=== INPUT MATERIAL ===
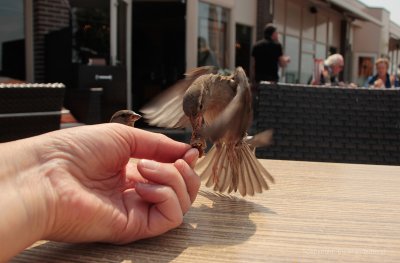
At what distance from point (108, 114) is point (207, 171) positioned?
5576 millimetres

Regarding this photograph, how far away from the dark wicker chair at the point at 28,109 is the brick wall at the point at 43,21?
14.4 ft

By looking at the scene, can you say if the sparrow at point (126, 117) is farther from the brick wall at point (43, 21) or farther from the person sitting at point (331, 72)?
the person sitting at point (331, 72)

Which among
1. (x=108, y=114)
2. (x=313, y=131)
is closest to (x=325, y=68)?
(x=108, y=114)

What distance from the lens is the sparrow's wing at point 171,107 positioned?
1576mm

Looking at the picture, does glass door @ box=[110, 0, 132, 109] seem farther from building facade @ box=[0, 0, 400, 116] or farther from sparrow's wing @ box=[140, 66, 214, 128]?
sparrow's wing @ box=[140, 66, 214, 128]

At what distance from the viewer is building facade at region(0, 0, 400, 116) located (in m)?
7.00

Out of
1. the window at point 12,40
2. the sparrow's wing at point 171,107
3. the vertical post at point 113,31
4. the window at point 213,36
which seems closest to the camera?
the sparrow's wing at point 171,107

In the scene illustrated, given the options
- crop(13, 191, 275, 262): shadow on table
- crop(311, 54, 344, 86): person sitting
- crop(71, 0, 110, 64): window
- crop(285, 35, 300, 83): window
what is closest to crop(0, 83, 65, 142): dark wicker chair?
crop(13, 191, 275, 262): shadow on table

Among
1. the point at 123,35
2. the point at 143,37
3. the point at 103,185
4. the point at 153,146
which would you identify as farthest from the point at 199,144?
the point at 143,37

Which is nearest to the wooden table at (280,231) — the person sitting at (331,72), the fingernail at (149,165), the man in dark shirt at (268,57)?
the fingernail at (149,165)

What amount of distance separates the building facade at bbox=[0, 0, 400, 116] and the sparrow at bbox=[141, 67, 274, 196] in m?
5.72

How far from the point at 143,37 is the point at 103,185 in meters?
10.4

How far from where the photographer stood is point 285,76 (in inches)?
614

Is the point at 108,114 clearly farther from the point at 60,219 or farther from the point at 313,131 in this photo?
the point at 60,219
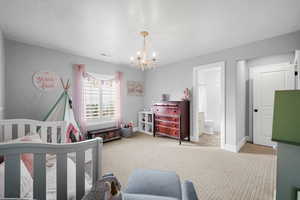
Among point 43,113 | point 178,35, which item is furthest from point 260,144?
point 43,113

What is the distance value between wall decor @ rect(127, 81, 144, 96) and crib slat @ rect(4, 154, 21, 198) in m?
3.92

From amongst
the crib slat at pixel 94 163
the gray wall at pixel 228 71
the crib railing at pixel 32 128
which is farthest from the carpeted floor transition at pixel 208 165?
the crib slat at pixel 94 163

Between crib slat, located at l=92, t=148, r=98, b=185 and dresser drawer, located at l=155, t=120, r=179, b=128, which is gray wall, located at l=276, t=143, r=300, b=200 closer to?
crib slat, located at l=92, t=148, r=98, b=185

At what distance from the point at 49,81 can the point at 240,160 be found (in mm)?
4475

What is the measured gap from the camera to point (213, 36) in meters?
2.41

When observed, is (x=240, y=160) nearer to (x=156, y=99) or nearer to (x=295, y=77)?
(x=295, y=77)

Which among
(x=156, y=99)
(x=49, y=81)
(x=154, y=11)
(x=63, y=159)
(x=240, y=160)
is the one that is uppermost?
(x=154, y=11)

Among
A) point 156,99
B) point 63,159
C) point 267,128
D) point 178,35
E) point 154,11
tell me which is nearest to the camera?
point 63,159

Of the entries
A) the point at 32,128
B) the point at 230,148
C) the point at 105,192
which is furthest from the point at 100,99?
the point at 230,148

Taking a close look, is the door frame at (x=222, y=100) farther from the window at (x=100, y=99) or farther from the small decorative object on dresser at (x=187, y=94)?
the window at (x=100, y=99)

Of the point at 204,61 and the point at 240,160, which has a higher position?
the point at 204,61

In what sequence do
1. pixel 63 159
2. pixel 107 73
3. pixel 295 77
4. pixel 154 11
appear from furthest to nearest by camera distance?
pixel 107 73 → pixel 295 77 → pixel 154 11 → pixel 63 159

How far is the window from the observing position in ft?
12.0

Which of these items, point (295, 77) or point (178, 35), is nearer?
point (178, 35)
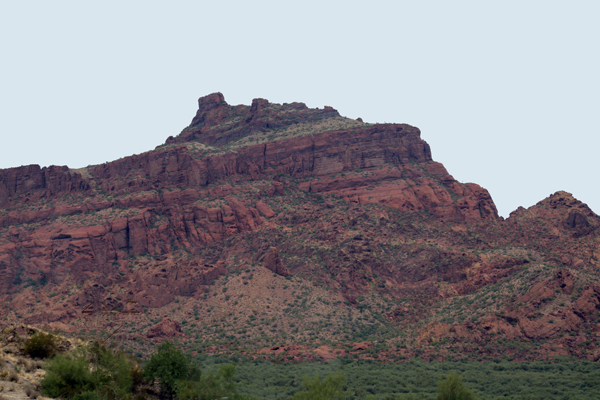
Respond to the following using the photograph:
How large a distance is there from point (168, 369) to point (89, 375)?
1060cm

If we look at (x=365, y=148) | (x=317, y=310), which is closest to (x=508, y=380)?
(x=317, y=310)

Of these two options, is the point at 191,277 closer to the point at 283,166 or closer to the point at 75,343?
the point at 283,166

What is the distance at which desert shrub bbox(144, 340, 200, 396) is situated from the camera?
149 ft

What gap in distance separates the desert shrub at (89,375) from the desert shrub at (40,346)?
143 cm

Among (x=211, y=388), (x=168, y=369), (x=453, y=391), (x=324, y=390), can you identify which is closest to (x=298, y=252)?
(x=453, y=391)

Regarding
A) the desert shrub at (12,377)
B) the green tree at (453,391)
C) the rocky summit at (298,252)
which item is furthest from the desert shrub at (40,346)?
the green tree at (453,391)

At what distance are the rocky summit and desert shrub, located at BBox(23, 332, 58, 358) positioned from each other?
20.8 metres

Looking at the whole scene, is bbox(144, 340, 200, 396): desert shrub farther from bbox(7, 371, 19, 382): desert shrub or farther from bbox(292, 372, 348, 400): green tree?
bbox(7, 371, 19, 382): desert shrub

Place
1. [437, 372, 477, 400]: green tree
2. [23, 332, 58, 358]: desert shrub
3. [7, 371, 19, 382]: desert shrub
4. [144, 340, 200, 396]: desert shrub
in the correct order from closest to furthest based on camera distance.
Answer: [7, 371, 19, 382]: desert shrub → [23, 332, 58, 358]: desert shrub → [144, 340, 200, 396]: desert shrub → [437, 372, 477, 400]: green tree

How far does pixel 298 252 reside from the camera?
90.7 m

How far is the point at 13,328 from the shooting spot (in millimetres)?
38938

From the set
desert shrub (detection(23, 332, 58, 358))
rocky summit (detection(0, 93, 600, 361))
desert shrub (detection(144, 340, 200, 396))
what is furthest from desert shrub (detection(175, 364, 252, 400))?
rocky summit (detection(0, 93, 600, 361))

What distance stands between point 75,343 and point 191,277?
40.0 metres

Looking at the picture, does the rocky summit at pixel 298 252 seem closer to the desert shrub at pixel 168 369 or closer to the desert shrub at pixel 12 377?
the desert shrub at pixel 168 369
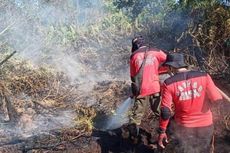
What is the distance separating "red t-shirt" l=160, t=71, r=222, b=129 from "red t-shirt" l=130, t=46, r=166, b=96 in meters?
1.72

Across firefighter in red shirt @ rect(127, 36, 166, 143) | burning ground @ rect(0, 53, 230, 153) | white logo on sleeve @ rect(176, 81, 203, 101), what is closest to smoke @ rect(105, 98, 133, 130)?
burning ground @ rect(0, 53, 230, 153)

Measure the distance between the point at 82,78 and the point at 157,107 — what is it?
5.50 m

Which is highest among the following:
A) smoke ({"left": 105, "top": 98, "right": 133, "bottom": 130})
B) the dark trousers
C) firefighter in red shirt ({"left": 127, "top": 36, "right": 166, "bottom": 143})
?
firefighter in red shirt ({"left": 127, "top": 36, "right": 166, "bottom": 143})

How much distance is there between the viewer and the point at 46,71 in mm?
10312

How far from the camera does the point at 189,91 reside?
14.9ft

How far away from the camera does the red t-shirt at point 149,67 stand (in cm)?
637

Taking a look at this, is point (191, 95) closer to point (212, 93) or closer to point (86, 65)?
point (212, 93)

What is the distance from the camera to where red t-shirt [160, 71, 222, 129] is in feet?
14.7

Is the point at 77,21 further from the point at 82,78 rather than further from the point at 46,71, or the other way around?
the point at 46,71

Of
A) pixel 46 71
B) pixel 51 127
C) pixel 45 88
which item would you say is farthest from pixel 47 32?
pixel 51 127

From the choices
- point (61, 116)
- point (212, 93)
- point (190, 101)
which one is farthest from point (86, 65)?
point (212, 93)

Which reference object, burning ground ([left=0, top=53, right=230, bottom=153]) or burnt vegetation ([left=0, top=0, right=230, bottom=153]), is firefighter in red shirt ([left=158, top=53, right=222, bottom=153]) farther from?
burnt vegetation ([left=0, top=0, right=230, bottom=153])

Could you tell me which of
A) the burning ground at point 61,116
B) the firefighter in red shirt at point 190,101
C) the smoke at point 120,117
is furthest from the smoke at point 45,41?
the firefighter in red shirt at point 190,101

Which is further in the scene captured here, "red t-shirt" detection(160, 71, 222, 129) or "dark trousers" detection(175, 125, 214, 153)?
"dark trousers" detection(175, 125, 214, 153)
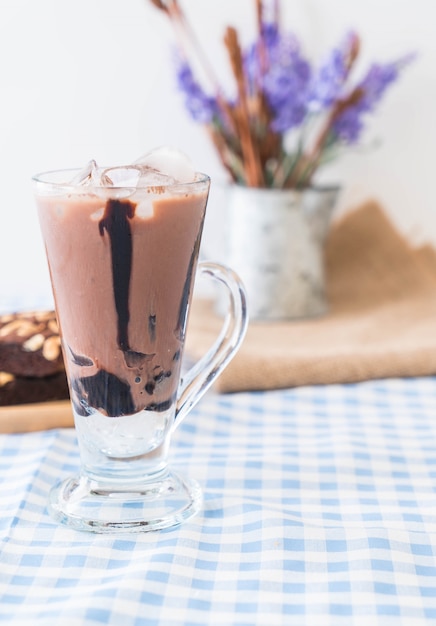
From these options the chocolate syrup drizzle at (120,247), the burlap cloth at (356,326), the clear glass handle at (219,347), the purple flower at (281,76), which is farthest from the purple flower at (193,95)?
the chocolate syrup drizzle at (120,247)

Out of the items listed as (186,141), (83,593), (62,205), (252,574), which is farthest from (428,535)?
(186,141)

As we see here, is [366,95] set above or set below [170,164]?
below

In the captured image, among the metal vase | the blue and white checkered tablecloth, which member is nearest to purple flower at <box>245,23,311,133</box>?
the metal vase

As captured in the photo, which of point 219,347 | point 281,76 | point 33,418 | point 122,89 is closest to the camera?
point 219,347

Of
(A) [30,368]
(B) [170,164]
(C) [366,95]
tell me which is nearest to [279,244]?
===
■ EXERCISE ■
Reproduce only those lines of the entries above that run from the line with "Out of the items" to the final line.

■ EXPECTED OUTPUT ■
Out of the items listed as (186,141), (83,593), (62,205), (252,574), which is farthest from (428,535)?
(186,141)

As we see here, is [366,95] set above or set below [170,164]?
below

In the captured image, among the metal vase | the blue and white checkered tablecloth, which member is nearest to purple flower at <box>245,23,311,133</box>?
the metal vase

As captured in the photo, which of point 219,347 | point 281,76 | point 33,418 | point 122,89 is closest to the camera?
point 219,347

Of
(A) [30,368]
(B) [170,164]
(C) [366,95]
tell me which is nearest to [279,244]?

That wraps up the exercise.